From (1) and (2) it follows by hypothetical syllogism:
(3) If God’s commands have moral authority, then “…there is a property distinct from the property of being morally obligatory that is such that moral requirements exist because this property does.”
And what might that property be? It cannot be God’s act of command itself. As Matt admits, being commanded, per se, cannot explain moral obligation. An arbitrary or immoral command has no moral authority, and so can impart no moral obligation. Rather, a command has moral authority only if its imperatives are just, fair, equitable, or evince some other right-making property. In that case, it is not the command, per se that accounts for the obligatory nature of the imperative, but some other property that authorizes the command. If God’s commands have moral authority, then something other than God’s commands must account for that authority.

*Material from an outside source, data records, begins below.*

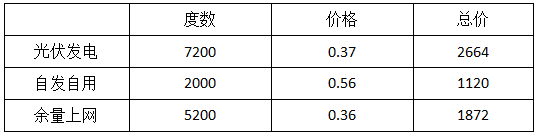 |  | 度数 | 价格 | 总价 |
|---|---|---|---|
| 光伏发电 | 7200 | 0.37 | 2664 |
| 自发自用 | 2000 | 0.56 | 1120 |
| 余量上网 | 5200 | 0.36 | 1872 |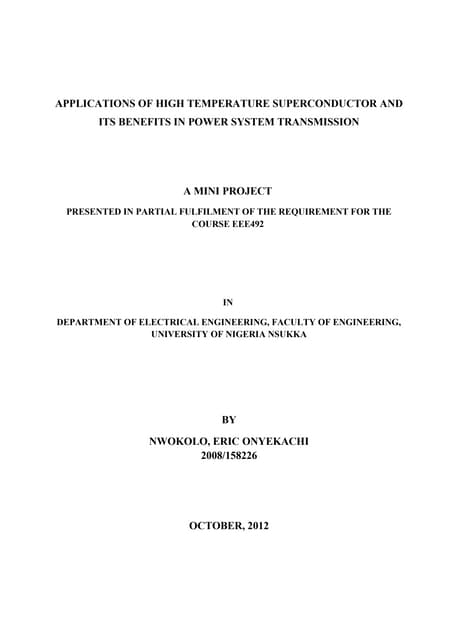 APPLICATIONS OF HIGH TEMPERATURE SUPERCONDUCTOR AND ITS BENEFITS IN POWER SYSTEM TRANSMISSION

A MINI PROJECT

PRESENTED IN PARTIAL FULFILMENT OF THE REQUIREMENT FOR THE COURSE EEE492

IN

DEPARTMENT OF ELECTRICAL ENGINEERING, FACULTY OF ENGINEERING, UNIVERSITY OF NIGERIA NSUKKA

BY

NWOKOLO, ERIC ONYEKACHI
2008/158226

OCTOBER, 2012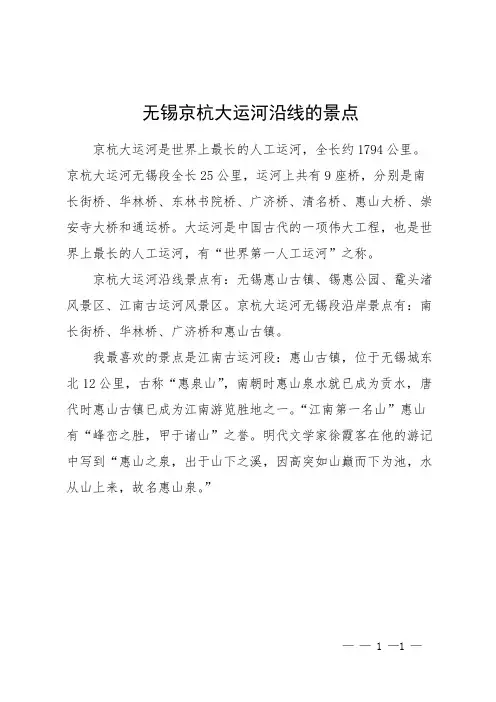 无锡京杭大运河沿线的景点

京杭大运河是世界上最长的人工运河，全长约1794公里。京杭大运河无锡段全长25公里，运河上共有9座桥，分别是南长街桥、华林桥、东林书院桥、广济桥、清名桥、惠山大桥、崇安寺大桥和通运桥。大运河是中国古代的一项伟大工程，也是世界上最长的人工运河，有“世界第一人工运河”之称。

京杭大运河沿线景点有：无锡惠山古镇、锡惠公园、鼋头渚风景区、江南古运河风景区。京杭大运河无锡段沿岸景点有：南长街桥、华林桥、广济桥和惠山古镇。

我最喜欢的景点是江南古运河段：惠山古镇，位于无锡城东北12公里，古称“惠泉山”，南朝时惠山泉水就已成为贡水，唐代时惠山古镇已成为江南游览胜地之一。“江南第一名山”惠山有“峰峦之胜，甲于诸山”之誉。明代文学家徐霞客在他的游记中写到“惠山之泉，出于山下之溪，因高突如山巅而下为池，水从山上来，故名惠山泉。”

— — 1 —1 —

The upshot that the DCT as Matt construes it is false. What makes an “informative identification” informative? It is that such an identification plays an explanatory role. Identifying water as H2O permits us to explain the observed properties of water, such as the fact that it expands when it freezes, in terms of the nature of the water molecule, its atomic constituents and the bonds that form between them. Likewise, the phenomena of heat are explained by the identification of heat with rapid molecular motion. Similarly, the apparitions of the Morning Star are explained with reference to the constitution and orbit of Venus.
However, identifying moral obligation with divine commands tells us nothing at all unless we are further assured that all of the commands will possess some right-making property (e.g. they will be just, fair, righteous, equitable, etc.). In that case, what does the informing is the adduced right-making property, not the fact of command. When you are told that water is H2O, you have been told everything you need to know to understand the physical properties of water. When you are told that a morally obligatory act is commanded, that alone tells you nothing about why the act is morally obligatory. You must in addition be told what morally authorizes the command.
It appears, therefore, that “The morally obligatory is what is commanded by God” is not an informative identification like “H2O is water,” or “heat is rapid molecular motion.” Therefore, DCT as Matt construes it must be false.